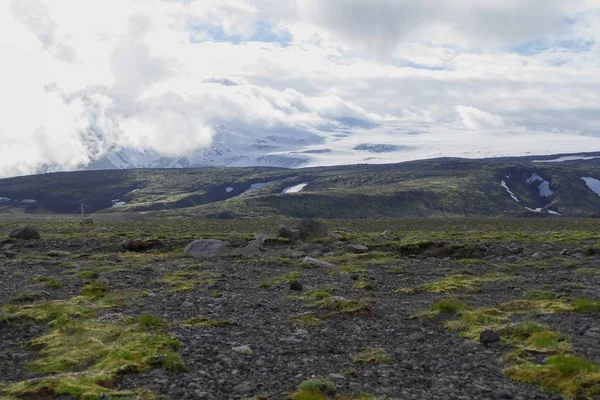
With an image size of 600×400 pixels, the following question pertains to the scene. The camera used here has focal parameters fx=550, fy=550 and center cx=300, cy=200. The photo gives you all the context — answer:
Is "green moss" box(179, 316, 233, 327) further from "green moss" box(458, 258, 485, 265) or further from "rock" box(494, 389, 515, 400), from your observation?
"green moss" box(458, 258, 485, 265)

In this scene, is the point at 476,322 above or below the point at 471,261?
above

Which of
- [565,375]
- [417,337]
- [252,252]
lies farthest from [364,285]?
[252,252]

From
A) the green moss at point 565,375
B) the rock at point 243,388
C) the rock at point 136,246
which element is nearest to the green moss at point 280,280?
the rock at point 243,388

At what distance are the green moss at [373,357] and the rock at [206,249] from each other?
23217 mm

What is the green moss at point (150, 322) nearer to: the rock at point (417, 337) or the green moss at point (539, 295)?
the rock at point (417, 337)

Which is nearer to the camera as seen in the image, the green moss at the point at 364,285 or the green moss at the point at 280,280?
the green moss at the point at 364,285

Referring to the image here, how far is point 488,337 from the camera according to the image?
45.7 ft

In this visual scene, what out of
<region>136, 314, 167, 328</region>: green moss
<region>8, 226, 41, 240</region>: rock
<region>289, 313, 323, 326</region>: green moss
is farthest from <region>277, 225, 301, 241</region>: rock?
<region>136, 314, 167, 328</region>: green moss

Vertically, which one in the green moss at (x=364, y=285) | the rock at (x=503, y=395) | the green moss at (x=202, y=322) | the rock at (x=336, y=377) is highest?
the rock at (x=336, y=377)

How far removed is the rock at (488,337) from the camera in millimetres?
13883

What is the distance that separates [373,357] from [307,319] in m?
4.31

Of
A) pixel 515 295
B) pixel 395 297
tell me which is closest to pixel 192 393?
pixel 395 297

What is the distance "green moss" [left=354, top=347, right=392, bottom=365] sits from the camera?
41.2 ft

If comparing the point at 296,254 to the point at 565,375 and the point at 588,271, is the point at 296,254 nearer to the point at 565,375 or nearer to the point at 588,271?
the point at 588,271
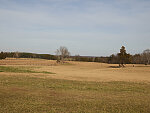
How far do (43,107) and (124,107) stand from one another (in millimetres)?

- - - - - - -

**PROBLEM TO SOLVE**
Print all of the entries word for word. Skip any images they contain.

**CORRECT ANSWER**
With an image size of 600×400 pixels, the following question pertains to the scene. The camera used here has focal parameters fx=550, fy=550 and center cx=300, cy=200. The photo gives you all the context — answer:
Is "green moss" box(179, 316, 233, 327) further from "green moss" box(458, 258, 485, 265) or further from "rock" box(494, 389, 515, 400), from your observation?
"green moss" box(458, 258, 485, 265)

In this scene, is the point at 476,322 above or below the point at 471,261?
above

Which of
- [565,375]
- [417,337]
- [252,252]
lies farthest from [364,285]?
[252,252]

From
A) the green moss at point 565,375
B) the rock at point 243,388
C) the rock at point 136,246
which element is nearest to the green moss at point 280,280?
the rock at point 243,388

At what distance are the green moss at [373,357] and the rock at [206,249] from each other?
23217 mm

What is the green moss at point (150, 322) nearer to: the rock at point (417, 337) or the green moss at point (539, 295)?
the rock at point (417, 337)

Which is nearer to the camera as seen in the image, the green moss at the point at 364,285 or the green moss at the point at 280,280?
the green moss at the point at 364,285

Referring to the image here, how far is point 488,337 from the camera according to the image?
45.7 ft

In this visual scene, what out of
<region>136, 314, 167, 328</region>: green moss
<region>8, 226, 41, 240</region>: rock
<region>289, 313, 323, 326</region>: green moss
is farthest from <region>277, 225, 301, 241</region>: rock?
<region>136, 314, 167, 328</region>: green moss

Vertically, which one in the green moss at (x=364, y=285) | the rock at (x=503, y=395) | the green moss at (x=202, y=322) | the rock at (x=336, y=377) is highest?
the rock at (x=336, y=377)

How far removed is the rock at (488,337) from the camera in millimetres?
13883

What is the distance that separates [373,357] from [307,319] in m?
4.31

Of
A) pixel 515 295
B) pixel 395 297
tell me which is closest to pixel 192 393?
pixel 395 297

What is the distance "green moss" [left=354, top=347, right=392, bottom=365] sits from the camera?
41.2 ft

If comparing the point at 296,254 to the point at 565,375 and the point at 588,271, is the point at 296,254 nearer to the point at 565,375 or nearer to the point at 588,271?
the point at 588,271
How far do (43,107) and (124,107) stand from one another (in millimetres)?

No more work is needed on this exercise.